▸ Text block:
▼▼▼

Patchwork [STABLE] worker: ignore meaningless exit status indication returned by os.waitpid()

login
register
mail settings
Submitter Katsunori FUJIWARA
Date Feb. 23, 2017, 9:05 p.m.
Message ID <d879917b416a305a42ab.1487883929@juju>
Download mbox | patch
Permalink /patch/18752/
State Changes Requested
Headers show

Comments

Katsunori FUJIWARA - Feb. 23, 2017, 9:05 p.m.
# HG changeset patch
# User FUJIWARA Katsunori <foozy@lares.dti.ne.jp>
# Date 1487883654 -32400
#      Fri Feb 24 06:00:54 2017 +0900
# Branch stable
# Node ID d879917b416a305a42ab92a6d3ac2121d6830560
# Parent  aa25989b0658dcefbd4c1bce7c389f006f22af30
worker: ignore meaningless exit status indication returned by os.waitpid()

Before this patch, worker implementation assumes that os.waitpid()
with os.WNOHANG returns '(0, 0)' for still running child process. This
is explicitly specified as below in Python API document.

    os.WNOHANG
        The option for waitpid() to return immediately if no child
        process status is available immediately. The function returns
        (0, 0) in this case.

On the other hand, POSIX specification doesn't define the "stat_loc"
value returned by waitpid() with WNOHANG for such child process.

    http://pubs.opengroup.org/onlinepubs/9699919799/functions/waitpid.html

CPython implementation for os.waitpid() on POSIX doesn't take any care
of this gap, and this may cause unexpected "exit status indication"
even on POSIX conformance platform.

For example, os.waitpid() with os.WNOHANG returns non-zero "exit
status indication" on FreeBSD. This implies os.kill() with own pid or
sys.exit() with non-zero exit code, even if no child process fails.

To ignore meaningless exit status indication returned by os.waitpid()
with os.WNOHANG, this patch skips assignment to problem[0], if
non-blocking os.waitpid() returns 0 as pid.

This patch also adds "assert not st", to detect this kind of breakage
immediately. In this unexpected case, blocking os.waitpid() with
explicit pid returns '(0, non-zero)' without any exception.
Jun Wu - Feb. 24, 2017, 1:32 a.m.

▲▲▲

▸ Data records:
▼▼▼

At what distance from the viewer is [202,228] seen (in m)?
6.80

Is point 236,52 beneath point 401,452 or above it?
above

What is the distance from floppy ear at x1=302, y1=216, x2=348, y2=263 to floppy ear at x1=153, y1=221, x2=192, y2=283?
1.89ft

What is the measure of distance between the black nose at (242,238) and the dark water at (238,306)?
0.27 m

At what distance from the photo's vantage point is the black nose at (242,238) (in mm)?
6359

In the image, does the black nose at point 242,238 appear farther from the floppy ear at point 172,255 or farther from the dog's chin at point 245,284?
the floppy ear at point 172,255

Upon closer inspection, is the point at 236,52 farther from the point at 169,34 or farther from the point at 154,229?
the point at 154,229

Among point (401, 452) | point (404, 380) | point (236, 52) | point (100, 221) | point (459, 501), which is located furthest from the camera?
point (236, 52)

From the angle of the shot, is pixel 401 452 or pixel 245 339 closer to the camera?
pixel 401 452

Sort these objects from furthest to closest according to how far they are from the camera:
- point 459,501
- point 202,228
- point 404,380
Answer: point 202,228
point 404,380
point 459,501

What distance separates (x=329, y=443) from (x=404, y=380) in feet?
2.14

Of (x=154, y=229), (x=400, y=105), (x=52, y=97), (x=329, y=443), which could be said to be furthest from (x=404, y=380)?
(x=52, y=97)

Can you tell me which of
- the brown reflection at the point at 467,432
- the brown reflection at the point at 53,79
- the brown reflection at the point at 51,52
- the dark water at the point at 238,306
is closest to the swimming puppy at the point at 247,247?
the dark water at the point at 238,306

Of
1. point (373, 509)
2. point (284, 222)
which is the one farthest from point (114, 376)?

▲▲▲
▼▼▼

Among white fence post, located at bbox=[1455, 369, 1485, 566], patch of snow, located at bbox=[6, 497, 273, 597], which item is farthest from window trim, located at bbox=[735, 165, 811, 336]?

▲▲▲
▼▼▼

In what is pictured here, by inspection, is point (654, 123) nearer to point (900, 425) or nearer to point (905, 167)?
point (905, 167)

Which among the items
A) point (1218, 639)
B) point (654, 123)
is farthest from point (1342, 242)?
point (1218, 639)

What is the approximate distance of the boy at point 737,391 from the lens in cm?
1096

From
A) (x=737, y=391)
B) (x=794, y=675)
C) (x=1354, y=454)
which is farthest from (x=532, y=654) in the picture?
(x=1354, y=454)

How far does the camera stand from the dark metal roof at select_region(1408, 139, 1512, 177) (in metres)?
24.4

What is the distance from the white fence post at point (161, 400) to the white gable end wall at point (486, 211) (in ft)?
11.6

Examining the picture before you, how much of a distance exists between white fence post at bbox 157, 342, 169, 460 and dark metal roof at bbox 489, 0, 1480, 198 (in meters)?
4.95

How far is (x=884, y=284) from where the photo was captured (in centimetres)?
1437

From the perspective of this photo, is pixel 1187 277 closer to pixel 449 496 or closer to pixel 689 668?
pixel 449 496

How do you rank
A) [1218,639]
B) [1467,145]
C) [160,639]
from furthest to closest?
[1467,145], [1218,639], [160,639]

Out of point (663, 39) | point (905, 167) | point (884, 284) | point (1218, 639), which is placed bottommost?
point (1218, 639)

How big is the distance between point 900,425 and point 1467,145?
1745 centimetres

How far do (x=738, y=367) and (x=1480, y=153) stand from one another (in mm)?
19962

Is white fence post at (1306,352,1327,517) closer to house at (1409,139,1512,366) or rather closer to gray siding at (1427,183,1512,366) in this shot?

▲▲▲

▸ What the task requires:
In the patch text above, on which platform does os.waitpid() with os.WNOHANG return a non-zero exit status indication?

▸ Correct answer:
FreeBSD